Appreciate design inputs, code samples and pointers to libraries. Thanks.

Santanu Dey
  • 2,900
  • 3
  • 24
  • 38
  • Given how easy it is to install a database server and given how specific a type of database server cassandra is, I think your motivation for choosing cassandra ("that's our db") is wrong. – flup Jan 20 '14 at 11:26
  • @flup, It is like a design constraint if you like, based on the legacy. Feel free to throw more light on what do think would make sense. I was really hoping for inputs within the given constraints. – Santanu Dey Jan 20 '14 at 13:11
  • What I mean to say is, don't choose a nosql database just cause you already have one in place, but for instance because you need the scalability. Question about the orders: can you give a more functional description of what the system needs to do? What does a sample order look like? Where does it go? The way I read you now, each order gets shredded into order lines that get distributed across different systems. Is this correct? If so, what happens next and does the system have any other responsibilities, such as combining the status of the distributed lines back into an order status? – flup Jan 20 '14 at 21:06
  • Orders will flow to an Order Management System, get persisted in an RDBMs, etc. But what happens downstream to the orders is not relevant to this problem really. As far as the commerceOrderRecorderService is concerned it just reliably persists the orders, checks for duplicate order ID before persisting. It does not even care about the composition of the order items, value etc. It is completely agnostic to the payload. – Santanu Dey Jan 23 '14 at 14:38

2 Answers2

2

Depending on the overall requirements of your system, it could be feasible to employ the architecture composed of:

  1. Cassandra to store the orders, analytics and what have you.
  2. Message queue - your commerce order recorder service would simple enqueue new order to the transactional and persistent queue and return. Scalability and performance should not be an issue here as you can easily achieve thousands of transactions per second with a single queue server. You may have a look at RabbitMQ as one of available choices.
  3. Stream processing framework - you could read a stream of messages from the queue in a scalable fashion using streaming frameworks such as Twitter Storm. You could implement in Java than 3 simple pipelined processes in Storm:

    a) Spout process that dequeues next order from the queue and pass it to the second process
    b) Second process called Bolt that inserts each next order to Cassandra and pass it to the third bolt
    c) Third Bolt process that pushes the order to other downstream systems.
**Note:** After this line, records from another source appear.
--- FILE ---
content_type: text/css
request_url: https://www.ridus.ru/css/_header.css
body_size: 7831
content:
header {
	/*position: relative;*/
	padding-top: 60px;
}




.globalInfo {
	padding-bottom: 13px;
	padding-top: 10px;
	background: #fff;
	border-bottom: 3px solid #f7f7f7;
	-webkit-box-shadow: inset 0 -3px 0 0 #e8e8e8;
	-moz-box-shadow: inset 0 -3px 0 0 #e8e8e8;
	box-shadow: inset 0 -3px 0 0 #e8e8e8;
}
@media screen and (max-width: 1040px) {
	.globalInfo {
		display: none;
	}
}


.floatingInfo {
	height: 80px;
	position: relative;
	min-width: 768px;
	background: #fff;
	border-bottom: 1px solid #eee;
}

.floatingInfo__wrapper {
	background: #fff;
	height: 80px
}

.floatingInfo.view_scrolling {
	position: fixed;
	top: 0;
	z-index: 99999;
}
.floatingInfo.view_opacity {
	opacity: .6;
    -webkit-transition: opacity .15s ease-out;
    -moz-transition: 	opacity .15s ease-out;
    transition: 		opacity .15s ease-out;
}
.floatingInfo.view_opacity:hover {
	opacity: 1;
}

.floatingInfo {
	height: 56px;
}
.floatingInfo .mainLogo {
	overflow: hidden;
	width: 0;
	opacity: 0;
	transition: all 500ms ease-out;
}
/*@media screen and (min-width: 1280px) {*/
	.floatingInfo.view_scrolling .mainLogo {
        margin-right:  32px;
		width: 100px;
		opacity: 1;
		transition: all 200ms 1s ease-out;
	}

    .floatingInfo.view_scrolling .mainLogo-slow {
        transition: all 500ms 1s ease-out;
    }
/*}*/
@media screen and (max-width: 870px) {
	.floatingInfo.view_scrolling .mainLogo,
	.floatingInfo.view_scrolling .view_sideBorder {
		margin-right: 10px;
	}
Such an architecture offers high-performance, scalability, and near real-time, low latency data processing. It takes into account that Cassandra is very strong in high-speed data writes, but not so strong in reading sequential list of records. We use Storm+Cassandra combination in our InnoQuant MOCA platform and handle 25.000 tx/second and more depending on hardware.

Finally, you should consider if such an architecture is not an overkill for your scenario. Nowadays, you can easily achieve 10 tx/second with nearly any single-box database.

OlegM
  • 106
  • 1
  • 5
1

This example may help a little. It loads a lot of transactions using the jmxbulkloader and then batches the results into files of a certain size to be transported else where. It multi-threaded but within the same process.

https://github.com/PatrickCallaghan/datastax-bulkloader-writer-example

Hope it helps. BTW it uses the latest cassandra 2.0.5.